If you care deeply about reliable logging in the presence of arbitrary segfaults, get it to a buffer outside of the program: either write(2) / send(2) it to a file/pipe/socket, or write it to a shared memory region / mmaped file and pay attention to the atomicity and ordering of memory writes on that region.

You might also conclude that arbitrary segfaults aren't in scope, and there's some specific high-risk code that is separate from your logging implementation. If you can prevent wild pointers in the high-risk code from reaching the pages used by the logging implementation (e.g., you're a language VM implementation or something), you can relax your requirements.
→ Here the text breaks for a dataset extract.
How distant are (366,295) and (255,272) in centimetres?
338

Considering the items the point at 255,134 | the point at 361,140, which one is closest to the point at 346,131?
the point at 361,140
In particular, if you can also prevent them from reaching the libc, and you know the high-risk code cannot induce a segfault in the libc, then you can probably start calling async-signal-unsafe functions. But this requires careful thought.



As I said, it is best effort :)

On the logging system I'm familiar with, the logging queue is lock-free, so any invariant is preserved at every instruction boundary. The log is actually written to disk from a background thread, and the signal handler is responsible of signaling the log thread to flush the logging queue(s).

Of course if the log thread itself has generated the sigsegv (because a log entry or the queue itself is corrupted by a bug) you are out of luck, but you are no worse than not attempting the flush.

Agree that making the log thread a separate process instead is significantly more robust (and not significantly harder in fact).